Before we do the simple calculations, here’s what you need to think about. You only start to save money on an energy-based home improvement after you’ve paid yourself back, in actual energy savings, the amount of money you spent on the improvement.
There are sophisticated software programs that can estimate the actual energy savings, but gathering the data can be a burden. To get a real number that’s very accurate you can look at your monthly utility bills. Let’s me show you how simple it is. My method that follows assumes you use natural gas to heat your home. If you use fuel oil, you already know how much you spend each year for heating by adding up your oil bills.
If you study your monthly utility bills and look at the breakdown between the gas and electricity, you’ll be amazed at what you can determine. What you’re trying to determine is just how much money you spend on natural gas for heating only. I know this seems hard to do, especially if you cook, dry clothes and heat water using natural gas.
Here’s the easy part. You use hot water, you cook and dry clothes year round. But your furnace only operates, on average, for about six or seven months per year. The first thing to look at are your gas bills for June, July and August. Your furnace is not on then and the gas you’re using represents what you spend for all the other gas-fueled appliances.

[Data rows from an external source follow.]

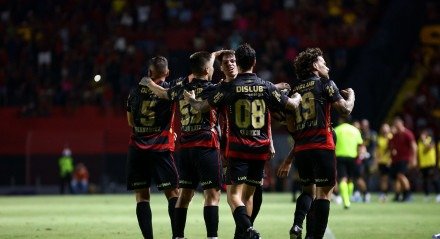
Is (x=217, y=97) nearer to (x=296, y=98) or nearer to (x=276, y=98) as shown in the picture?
(x=276, y=98)

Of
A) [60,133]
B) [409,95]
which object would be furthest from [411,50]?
[60,133]

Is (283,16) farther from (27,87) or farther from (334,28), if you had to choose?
(27,87)

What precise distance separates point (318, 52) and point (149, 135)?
2461 millimetres

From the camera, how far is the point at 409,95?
39375 millimetres

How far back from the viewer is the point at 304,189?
47.8ft

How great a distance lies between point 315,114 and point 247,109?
0.87m

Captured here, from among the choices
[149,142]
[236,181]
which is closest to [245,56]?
[236,181]

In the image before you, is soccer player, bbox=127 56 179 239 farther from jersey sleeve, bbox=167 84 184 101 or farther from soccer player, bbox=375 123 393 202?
soccer player, bbox=375 123 393 202

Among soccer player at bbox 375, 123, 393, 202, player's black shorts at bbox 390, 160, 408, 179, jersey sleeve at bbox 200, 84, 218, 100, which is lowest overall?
jersey sleeve at bbox 200, 84, 218, 100

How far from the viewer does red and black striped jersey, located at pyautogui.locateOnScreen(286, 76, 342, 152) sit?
13.6 m

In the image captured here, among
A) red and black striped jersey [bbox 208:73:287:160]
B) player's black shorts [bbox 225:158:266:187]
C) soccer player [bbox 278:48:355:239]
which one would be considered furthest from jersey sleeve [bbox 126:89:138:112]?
soccer player [bbox 278:48:355:239]

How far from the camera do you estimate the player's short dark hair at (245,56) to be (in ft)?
43.7

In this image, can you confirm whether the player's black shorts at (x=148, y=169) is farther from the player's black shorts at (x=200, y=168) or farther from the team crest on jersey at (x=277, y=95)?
the team crest on jersey at (x=277, y=95)

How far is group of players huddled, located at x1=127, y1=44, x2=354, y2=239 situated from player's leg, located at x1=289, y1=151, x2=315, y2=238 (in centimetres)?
1
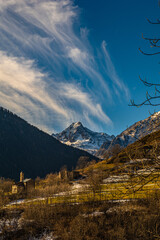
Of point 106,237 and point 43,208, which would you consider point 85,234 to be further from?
point 43,208

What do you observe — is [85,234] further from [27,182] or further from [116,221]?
[27,182]

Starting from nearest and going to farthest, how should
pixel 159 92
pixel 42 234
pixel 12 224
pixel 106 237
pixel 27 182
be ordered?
pixel 159 92 → pixel 106 237 → pixel 42 234 → pixel 12 224 → pixel 27 182

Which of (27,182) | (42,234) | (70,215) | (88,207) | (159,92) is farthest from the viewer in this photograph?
(27,182)

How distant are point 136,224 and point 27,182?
59610 mm

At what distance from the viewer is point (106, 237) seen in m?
24.0

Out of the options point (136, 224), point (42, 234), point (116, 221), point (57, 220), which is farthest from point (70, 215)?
point (136, 224)

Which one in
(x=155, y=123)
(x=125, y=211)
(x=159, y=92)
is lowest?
(x=125, y=211)

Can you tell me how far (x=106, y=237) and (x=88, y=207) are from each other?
14.0m

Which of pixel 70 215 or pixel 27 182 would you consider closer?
pixel 70 215

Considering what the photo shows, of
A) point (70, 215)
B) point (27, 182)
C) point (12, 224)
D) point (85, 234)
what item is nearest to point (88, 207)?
point (70, 215)

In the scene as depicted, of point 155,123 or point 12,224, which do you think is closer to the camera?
point 155,123

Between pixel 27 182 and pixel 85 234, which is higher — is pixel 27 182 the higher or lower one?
Result: the higher one

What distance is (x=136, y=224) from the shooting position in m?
25.4

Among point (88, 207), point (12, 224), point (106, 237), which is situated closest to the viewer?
point (106, 237)
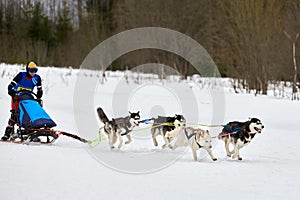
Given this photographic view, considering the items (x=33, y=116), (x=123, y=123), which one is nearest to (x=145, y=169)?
(x=123, y=123)

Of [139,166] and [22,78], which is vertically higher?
[22,78]

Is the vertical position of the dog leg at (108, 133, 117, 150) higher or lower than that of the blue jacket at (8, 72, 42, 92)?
lower

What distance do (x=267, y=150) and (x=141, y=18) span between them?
61.5 ft

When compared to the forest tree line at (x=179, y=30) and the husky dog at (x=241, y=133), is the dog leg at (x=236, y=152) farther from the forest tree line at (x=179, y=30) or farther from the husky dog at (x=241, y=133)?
the forest tree line at (x=179, y=30)

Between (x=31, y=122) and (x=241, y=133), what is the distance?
10.9 feet

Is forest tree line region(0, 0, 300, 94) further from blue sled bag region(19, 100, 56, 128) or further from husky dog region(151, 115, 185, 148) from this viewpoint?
blue sled bag region(19, 100, 56, 128)

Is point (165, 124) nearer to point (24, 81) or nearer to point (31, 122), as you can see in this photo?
point (31, 122)

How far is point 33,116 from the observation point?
6980 millimetres

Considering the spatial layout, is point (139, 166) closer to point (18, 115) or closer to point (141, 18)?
point (18, 115)

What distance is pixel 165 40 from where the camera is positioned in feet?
75.3

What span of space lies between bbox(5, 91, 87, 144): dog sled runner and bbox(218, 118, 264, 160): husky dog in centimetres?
227

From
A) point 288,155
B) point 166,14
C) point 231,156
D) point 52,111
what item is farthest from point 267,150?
point 166,14

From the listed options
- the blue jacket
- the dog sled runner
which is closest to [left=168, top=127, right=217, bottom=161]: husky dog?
the dog sled runner

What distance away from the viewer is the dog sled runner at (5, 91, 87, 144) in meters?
6.95
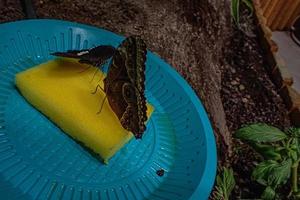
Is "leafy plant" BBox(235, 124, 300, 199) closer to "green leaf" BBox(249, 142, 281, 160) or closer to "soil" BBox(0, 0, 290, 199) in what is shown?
"green leaf" BBox(249, 142, 281, 160)

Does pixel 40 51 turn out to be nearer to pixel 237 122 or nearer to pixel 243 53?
pixel 237 122

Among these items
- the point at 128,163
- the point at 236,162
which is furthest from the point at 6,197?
the point at 236,162

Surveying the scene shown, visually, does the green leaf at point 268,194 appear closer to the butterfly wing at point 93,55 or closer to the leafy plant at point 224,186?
the leafy plant at point 224,186

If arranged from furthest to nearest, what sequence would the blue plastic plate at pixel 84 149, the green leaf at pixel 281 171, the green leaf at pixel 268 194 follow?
the green leaf at pixel 268 194
the green leaf at pixel 281 171
the blue plastic plate at pixel 84 149

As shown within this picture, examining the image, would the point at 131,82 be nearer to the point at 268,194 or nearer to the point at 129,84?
the point at 129,84

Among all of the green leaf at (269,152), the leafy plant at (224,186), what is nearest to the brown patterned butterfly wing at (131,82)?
the leafy plant at (224,186)
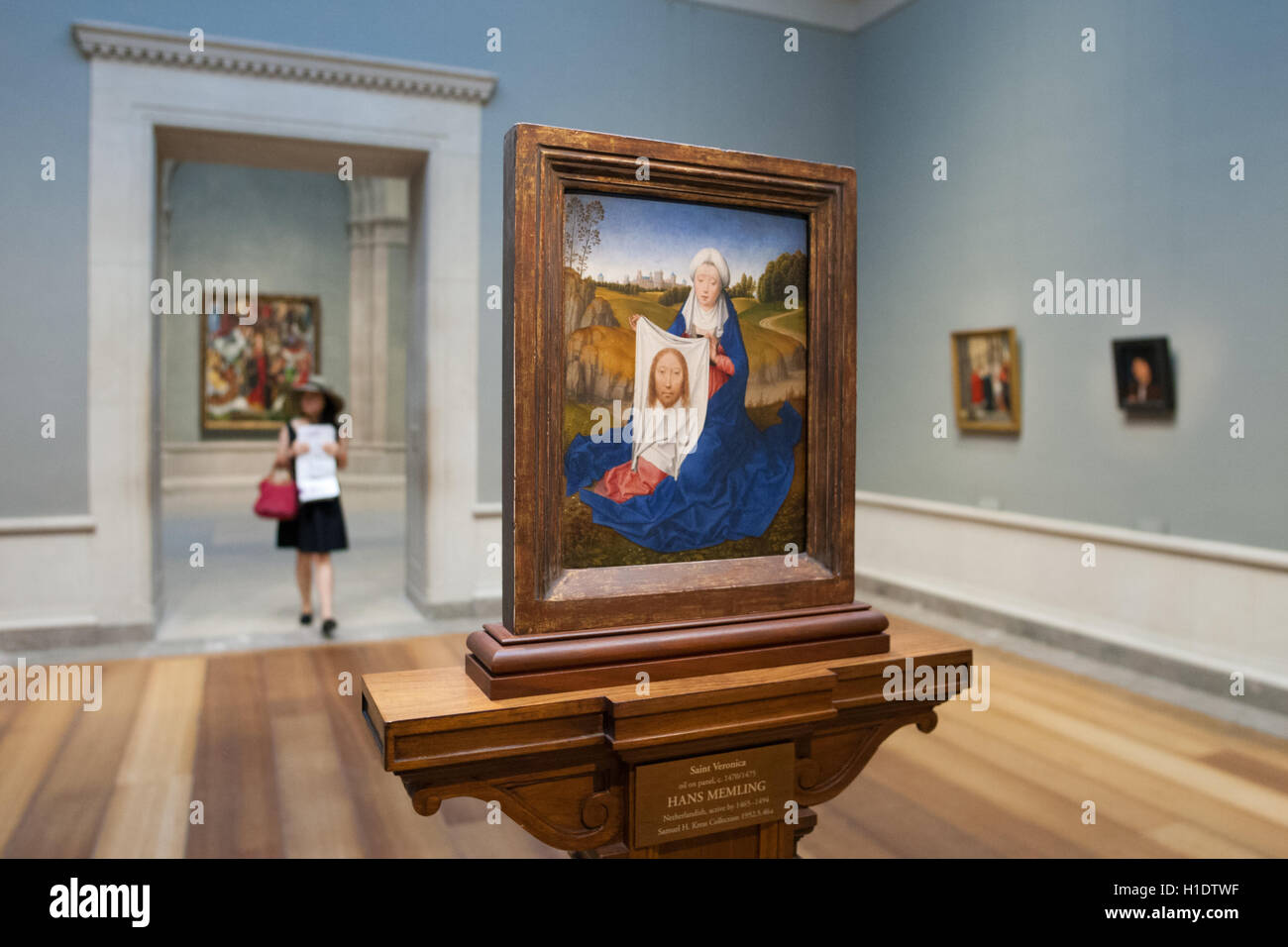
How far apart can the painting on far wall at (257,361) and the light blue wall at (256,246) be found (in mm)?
258

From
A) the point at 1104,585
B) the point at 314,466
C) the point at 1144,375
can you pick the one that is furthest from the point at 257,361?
the point at 1144,375

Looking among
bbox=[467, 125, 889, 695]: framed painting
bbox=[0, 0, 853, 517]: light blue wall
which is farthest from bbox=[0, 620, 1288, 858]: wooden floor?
bbox=[0, 0, 853, 517]: light blue wall

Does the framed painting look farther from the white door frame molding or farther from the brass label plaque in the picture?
the white door frame molding

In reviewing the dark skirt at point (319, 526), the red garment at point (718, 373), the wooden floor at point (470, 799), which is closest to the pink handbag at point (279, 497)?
the dark skirt at point (319, 526)

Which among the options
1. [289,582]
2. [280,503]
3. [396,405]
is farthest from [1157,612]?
[396,405]

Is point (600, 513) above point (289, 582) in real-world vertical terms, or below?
above

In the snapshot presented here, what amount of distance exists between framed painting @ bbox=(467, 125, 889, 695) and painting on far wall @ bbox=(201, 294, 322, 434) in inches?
780

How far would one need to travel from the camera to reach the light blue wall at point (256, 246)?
68.6 feet

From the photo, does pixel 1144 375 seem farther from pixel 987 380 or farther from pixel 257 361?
pixel 257 361

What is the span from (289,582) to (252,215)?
13.8 metres

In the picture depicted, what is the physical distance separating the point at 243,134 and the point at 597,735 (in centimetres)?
735

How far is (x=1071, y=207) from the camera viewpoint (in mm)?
7793

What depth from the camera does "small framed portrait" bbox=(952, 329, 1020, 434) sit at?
8391mm
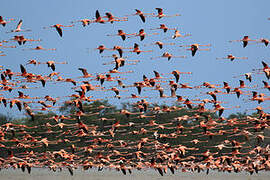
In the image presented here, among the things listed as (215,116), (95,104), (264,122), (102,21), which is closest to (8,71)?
(102,21)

Using the data from my survey of Long Island homeowners like you, I determined that the average gas bill for these three months is about $60 per month. This is what the homeowners are spending, per month, to heat water, cook and dry clothes.
I then asked the homeowners in the survey to tell me what they spend on gas for the months of November, December, January, February and March. After subtracting the average of $60 per month, I determined that the average Long Island subscriber of mine was spending about $600 per year on heating costs. Since some may also use central air conditioning in the summer, let’s add about $200 extra for the electricity used to power the AC units.
I then spent some time looking at different Long Island replacement window company websites. I discovered that some talk about a range of energy savings you may experience by installing new replacement windows. The range is 12 to 27 percent.
Let’s be bold and go with the 27 percent savings. Do the math, $800 X .27, and you’ll see that you may save $216 per year on energy. Now it’s time to see if it’s worth it to buy the replacement windows based on energy savings.
If you get estimates for AAMA-approved windows, remember these are the best ones, you may discover it will cost you about $600-700 per window. The average home on Long Island may have about ten windows so let’s estimate that the total cost will be $6,500.00. If this is the case, it’s going to take you 30 years before you break even and start to save money on the replacement windows. The payback term is much longer if you finance the improvement and are paying interest on the $6,500.00.
The calculations are more complex because you can factor in the savings from maintaining new windows, the cost of natural gas may go up, and several other things. But you also need to consider what would happen if you kept the $6,500 and invested it.
If you got a modest return on your investment of just five percent, you’d make $325 a year which is more money than you’d save on the energy costs. You’d also still have the $6,500 in your savings account, not that of the window company.
The bottom line is it really pays to run a few simple numbers to see at what point you really start to save money. Often it takes a decade or two before you break even. Be smart when you make large energy-savings decisions.